Symboliquement, nourrir un enfant, ce n’est pas seulement remplir son assiette. C’est lui donner de l’amour, de l’attention et de la présence. À l’inverse, lui offrir des images et des sons sur un écran, c’est lui inculquer l’impatience, le manque de respect, l’absence de dialogue… et surtout, l’ennui. En France, des orthophonistes comme
Marie-France Hirigoyen alertent régulièrement sur les enfants de 2 ou 3 ans qui ne parlent pas ou très peu. Selon elle, dans la majorité des cas, ces enfants restent silencieux parce qu’ils ne bénéficient pas de stimulations suffisantes de la part de leurs parents. Privés d’échanges, ils grandissent entourés de tablettes et de smartphones, muets et incapables d’apprendre la patience.
Les enfants ne savent plus attendre.
Ils nous mettent à l’épreuve jusqu’à ce que nous cédions, pour les calmer. Mais nous, adultes, avons appris la patience, justement parce que nous l’avons expérimentée étant enfants. Aujourd’hui, beaucoup de jeunes vivent leur attente avec un dessin animé ou une application sur un smartphone. Dans les restaurants, il n’est pas rare de voir des parents installer un iPad avant même de s’asseoir. Parfois, l’écran se retrouve carrément sur la table, à côté de l’assiette.
Symboliquement, c’est un échange de nourriture : nourrir un enfant, c’est lui transmettre de l’amour et du lien. Lui offrir des images et du son, c’est lui transmettre l’impatience, l’absence de respect et de dialogue. Rester assis à table « sans rien faire » peut sembler fastidieux, mais c’est justement dans ces moments d’attente que se construit la capacité à transformer l’ennui en expérience enrichissante, comme discuter avec ses parents ou écouter des histoires.

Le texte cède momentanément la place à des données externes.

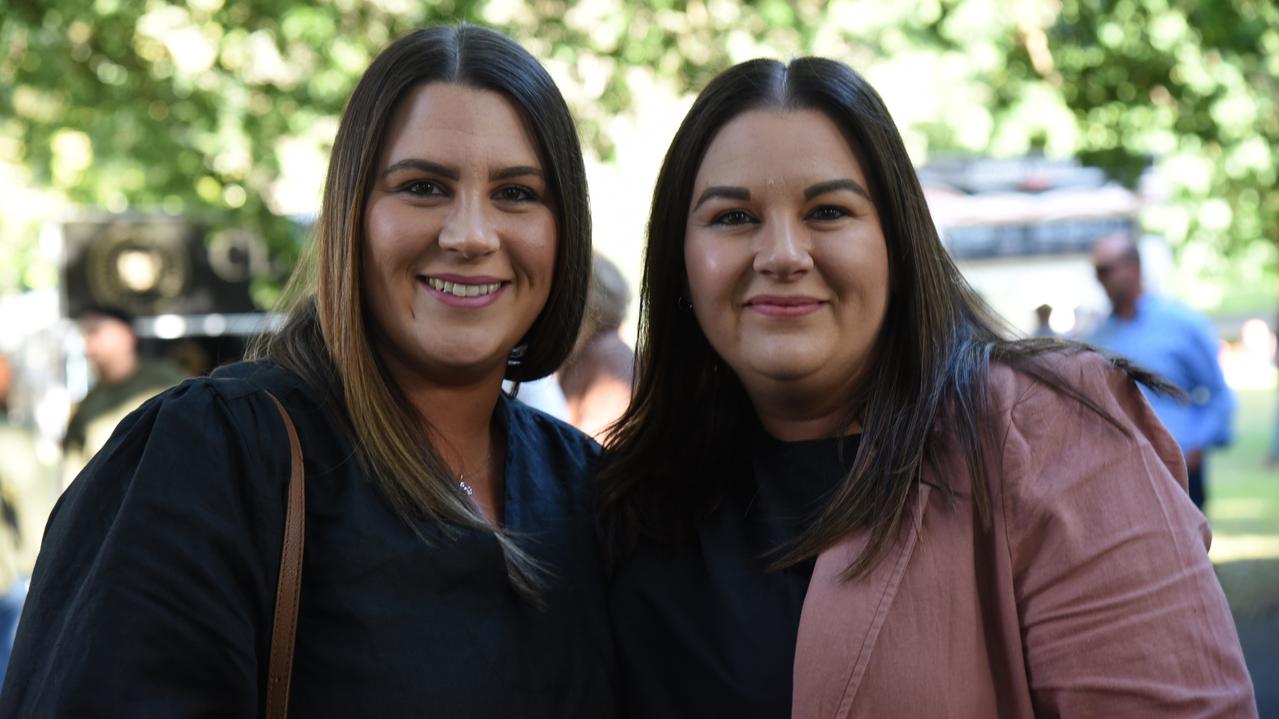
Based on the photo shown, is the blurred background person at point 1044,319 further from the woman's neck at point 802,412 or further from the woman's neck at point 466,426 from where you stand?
the woman's neck at point 466,426

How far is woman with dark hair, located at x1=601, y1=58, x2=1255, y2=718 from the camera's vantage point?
92.3 inches

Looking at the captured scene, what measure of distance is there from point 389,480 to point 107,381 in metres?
5.58

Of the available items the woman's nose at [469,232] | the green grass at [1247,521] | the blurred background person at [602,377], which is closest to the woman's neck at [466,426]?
the woman's nose at [469,232]

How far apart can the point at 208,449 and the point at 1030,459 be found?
1309 mm

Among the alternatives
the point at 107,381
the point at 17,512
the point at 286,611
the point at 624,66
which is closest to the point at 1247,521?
the point at 624,66

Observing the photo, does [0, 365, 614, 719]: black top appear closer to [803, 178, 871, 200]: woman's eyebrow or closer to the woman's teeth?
the woman's teeth

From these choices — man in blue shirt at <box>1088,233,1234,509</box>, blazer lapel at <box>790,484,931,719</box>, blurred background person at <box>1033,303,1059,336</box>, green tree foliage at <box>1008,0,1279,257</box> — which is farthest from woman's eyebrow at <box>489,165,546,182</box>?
blurred background person at <box>1033,303,1059,336</box>

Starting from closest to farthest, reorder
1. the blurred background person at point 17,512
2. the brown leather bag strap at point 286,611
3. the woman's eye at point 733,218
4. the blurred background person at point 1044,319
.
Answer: the brown leather bag strap at point 286,611 < the woman's eye at point 733,218 < the blurred background person at point 17,512 < the blurred background person at point 1044,319

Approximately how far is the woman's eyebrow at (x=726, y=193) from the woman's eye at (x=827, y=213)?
122 mm

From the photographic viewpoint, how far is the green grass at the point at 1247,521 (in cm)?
1050

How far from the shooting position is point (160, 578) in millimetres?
2152

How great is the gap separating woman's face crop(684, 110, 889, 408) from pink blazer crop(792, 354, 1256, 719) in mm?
332

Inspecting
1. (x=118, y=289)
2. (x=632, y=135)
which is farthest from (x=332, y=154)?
(x=118, y=289)

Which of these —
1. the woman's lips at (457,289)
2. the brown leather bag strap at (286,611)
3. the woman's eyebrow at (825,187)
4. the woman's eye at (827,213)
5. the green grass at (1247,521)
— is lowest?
the green grass at (1247,521)
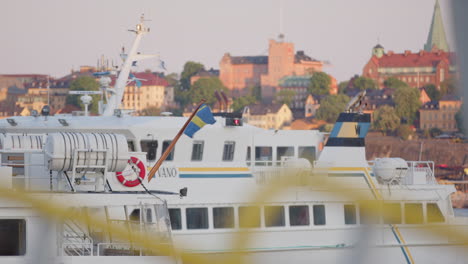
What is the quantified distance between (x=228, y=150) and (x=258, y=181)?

En France, des articles de « Le Monde » ou « Libération » ont récemment mis en lumière le manque de stimulation chez les jeunes enfants, et ses conséquences sur le développement du langage. Faute de dialogue et d’échanges, les tablettes sont omniprésentes et les enfants grandissent muets, privés de la capacité à patienter.
Chercher constamment à satisfaire l’enfant — ou parfois le craindre — est le premier pas vers l’isolement.
Privé de moments simples et de la possibilité de se créer un cocon familial, l’enfant s’éloigne d’abord de ses parents, puis du reste de la famille et des amis. Peu à peu, il perd la capacité de communiquer et d’entrer en relation. Tout cela parce que nous interrompons le processus naturel d’attente. Nous voulons éviter l’ennui à tout prix. Mais attendre, étymologiquement lié à l’« espoir » (compter sur, avoir confiance), permet à l’enfant de développer confiance et patience. Un peu d’ennui n’est pas dangereux : il est formateur.
Ah, l’attente… Comme il serait précieux d’apprendre aux enfants à attendre leur tour dans le métro parisien, à patienter que les autres sortent de l’ascenseur avant d’y entrer, à finir leur repas avant de se lever, à attendre de grandir pour obtenir ce qu’ils désirent. Apprendre à attendre, c’est apprendre à respecter les autres, à coexister dans un monde où le « moi » immédiat domine.
Sinon, nous enseignons que les autres n’ont pas d’importance et que tout peut s’obtenir instantanément par un cri ou une crise. Supprimer l’attente, c’est priver l’enfant de la capacité à réussir, car recevoir tout sur un plateau d’argent n’apporte aucune satisfaction durable.
L’attente suscite l’anticipation, le respect, la conscience d’autrui, le dialogue, la stimulation intellectuelle et la confiance.
Elle améliore les amitiés et prépare à vivre en société. Les enfants qui apprennent à patienter deviennent des adultes capables de participer pleinement à la vie collective, sans toujours se placer au centre. Et c’est une condition essentielle pour bâtir l’avenir que nous souhaitons tous.